Output each entry exactly as written.

[Stored data]
□ □ □ □ □ □ □

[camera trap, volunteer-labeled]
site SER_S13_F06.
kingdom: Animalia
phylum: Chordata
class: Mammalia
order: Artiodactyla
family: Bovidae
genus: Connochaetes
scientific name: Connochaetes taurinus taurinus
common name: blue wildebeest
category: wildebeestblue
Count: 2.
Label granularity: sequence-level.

□ □ □ □ □ □ □

- **Result**
[camera trap, volunteer-labeled]
site SER_S13_F06.
kingdom: Animalia
phylum: Chordata
class: Mammalia
order: Artiodactyla
family: Bovidae
genus: Connochaetes
scientific name: Connochaetes taurinus taurinus
common name: blue wildebeest
category: wildebeestblue
Count: 2.
Label granularity: sequence-level.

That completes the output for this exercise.